[Entries drawn from a collection]
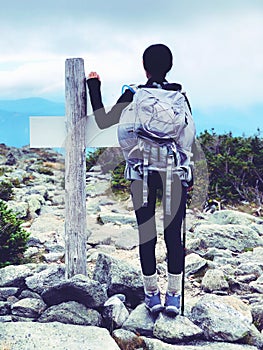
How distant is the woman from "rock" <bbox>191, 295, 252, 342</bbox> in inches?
8.7

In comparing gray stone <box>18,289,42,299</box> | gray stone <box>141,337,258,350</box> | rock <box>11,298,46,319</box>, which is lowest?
gray stone <box>141,337,258,350</box>

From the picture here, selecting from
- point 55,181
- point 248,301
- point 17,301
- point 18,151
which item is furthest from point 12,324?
point 18,151

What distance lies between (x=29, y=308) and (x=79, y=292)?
48 cm

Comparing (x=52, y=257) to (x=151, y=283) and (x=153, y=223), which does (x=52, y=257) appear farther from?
(x=153, y=223)

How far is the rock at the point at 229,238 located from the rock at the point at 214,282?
1.78m

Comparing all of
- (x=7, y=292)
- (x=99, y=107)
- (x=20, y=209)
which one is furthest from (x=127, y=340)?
(x=20, y=209)

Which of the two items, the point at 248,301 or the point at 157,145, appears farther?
the point at 248,301

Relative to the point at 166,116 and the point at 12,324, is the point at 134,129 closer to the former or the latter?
the point at 166,116

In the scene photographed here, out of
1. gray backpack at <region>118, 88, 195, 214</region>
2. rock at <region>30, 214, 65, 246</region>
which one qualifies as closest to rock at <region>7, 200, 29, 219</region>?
rock at <region>30, 214, 65, 246</region>

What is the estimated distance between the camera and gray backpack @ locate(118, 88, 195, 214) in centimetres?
435

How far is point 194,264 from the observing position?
666 cm

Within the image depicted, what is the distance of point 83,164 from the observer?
5285 mm

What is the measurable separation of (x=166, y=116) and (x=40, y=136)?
157 centimetres

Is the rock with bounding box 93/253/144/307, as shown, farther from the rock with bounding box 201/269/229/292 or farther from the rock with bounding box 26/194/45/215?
the rock with bounding box 26/194/45/215
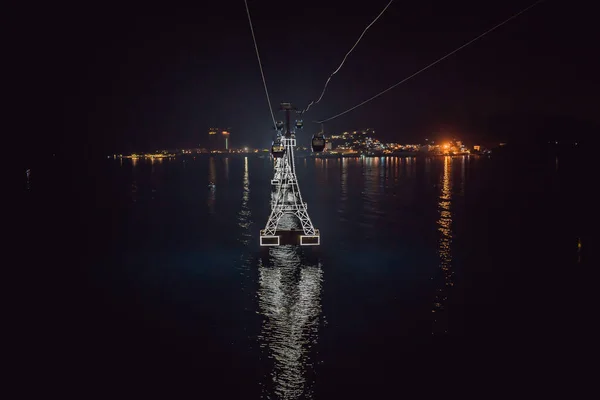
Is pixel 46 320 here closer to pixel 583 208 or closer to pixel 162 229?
pixel 162 229

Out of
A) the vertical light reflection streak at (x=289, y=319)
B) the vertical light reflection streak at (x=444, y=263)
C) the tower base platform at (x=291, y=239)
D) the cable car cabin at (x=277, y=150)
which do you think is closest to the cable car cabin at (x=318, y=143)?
the cable car cabin at (x=277, y=150)

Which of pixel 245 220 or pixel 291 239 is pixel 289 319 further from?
pixel 245 220

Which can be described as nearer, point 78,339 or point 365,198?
point 78,339

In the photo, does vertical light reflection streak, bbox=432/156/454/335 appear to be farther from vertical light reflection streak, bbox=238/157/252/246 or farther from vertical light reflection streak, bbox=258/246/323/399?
vertical light reflection streak, bbox=238/157/252/246

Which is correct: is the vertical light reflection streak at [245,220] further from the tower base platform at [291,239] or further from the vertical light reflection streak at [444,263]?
the vertical light reflection streak at [444,263]

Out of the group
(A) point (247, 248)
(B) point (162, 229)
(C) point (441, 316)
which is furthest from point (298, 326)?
(B) point (162, 229)

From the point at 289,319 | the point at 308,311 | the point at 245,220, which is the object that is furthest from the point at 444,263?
the point at 245,220
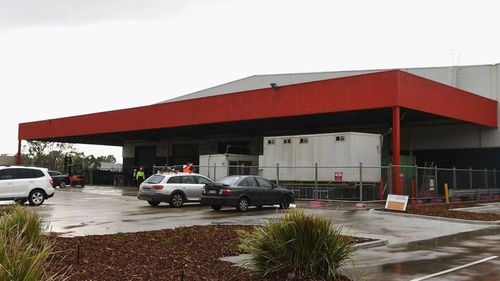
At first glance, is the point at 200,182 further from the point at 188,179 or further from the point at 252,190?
the point at 252,190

## DIRECTION
Write out every entry above word for word, with the pictures left out.

## SOLUTION TO THE PROBLEM
How distant is the woman from "rock" <bbox>191, 295, 252, 342</bbox> in inches?
8.7

In comparing gray stone <box>18,289,42,299</box> | gray stone <box>141,337,258,350</box> | rock <box>11,298,46,319</box>, which is lowest?
gray stone <box>141,337,258,350</box>

From the picture here, selecting from
- point 55,181
- point 248,301
- point 17,301
- point 18,151
which item is furthest from point 12,324?
point 18,151

What distance lies between (x=29, y=308) and (x=79, y=292)?
48 cm

Comparing (x=52, y=257) to (x=151, y=283) and (x=153, y=223), which does (x=52, y=257) appear farther from?
(x=153, y=223)

How far is the rock at the point at 229,238 located from the rock at the point at 214,282?
1.78m

Comparing all of
- (x=7, y=292)
- (x=99, y=107)
- (x=20, y=209)
which one is furthest from (x=127, y=340)?
(x=20, y=209)

Which of the two items, the point at 248,301 or the point at 157,145, appears farther?
the point at 248,301

Relative to the point at 166,116 and the point at 12,324, is the point at 134,129 closer to the former or the latter?
the point at 166,116

In the scene photographed here, out of
1. gray backpack at <region>118, 88, 195, 214</region>
2. rock at <region>30, 214, 65, 246</region>
which one qualifies as closest to rock at <region>7, 200, 29, 219</region>?
rock at <region>30, 214, 65, 246</region>

What is the estimated distance between the camera and gray backpack @ locate(118, 88, 195, 214) in centimetres?
435

How far is point 194,264 from the observing position?
666 cm

Within the image depicted, what is the distance of point 83,164 from the observer?
5285 mm

What is the measurable separation of (x=166, y=116) and (x=40, y=136)?
157 centimetres

Is the rock with bounding box 93/253/144/307, as shown, farther from the rock with bounding box 201/269/229/292 or farther from the rock with bounding box 26/194/45/215?
the rock with bounding box 26/194/45/215
Is pixel 46 320 here closer to pixel 583 208 or closer to pixel 162 229?
pixel 162 229

Out of
A) the vertical light reflection streak at (x=289, y=319)
B) the vertical light reflection streak at (x=444, y=263)
C) the tower base platform at (x=291, y=239)
D) the cable car cabin at (x=277, y=150)
which do you think is closest to the cable car cabin at (x=318, y=143)?
the cable car cabin at (x=277, y=150)

Which of pixel 245 220 or pixel 291 239 is pixel 289 319 further from?
pixel 245 220

Which can be described as nearer, point 78,339 or point 365,198?
point 78,339

In the photo, does vertical light reflection streak, bbox=432/156/454/335 appear to be farther from vertical light reflection streak, bbox=238/157/252/246 or farther from vertical light reflection streak, bbox=258/246/323/399?
vertical light reflection streak, bbox=238/157/252/246

Which is correct: is the vertical light reflection streak at [245,220] further from the tower base platform at [291,239] or further from the vertical light reflection streak at [444,263]?
the vertical light reflection streak at [444,263]

Out of the group
(A) point (247, 248)
(B) point (162, 229)
(C) point (441, 316)
which is furthest from point (298, 326)?
(B) point (162, 229)

From the point at 289,319 | the point at 308,311 | the point at 245,220, which is the object that is furthest from the point at 444,263?
the point at 245,220
At first glance, is the point at 200,182 further from the point at 188,179 or further from the point at 252,190?
the point at 252,190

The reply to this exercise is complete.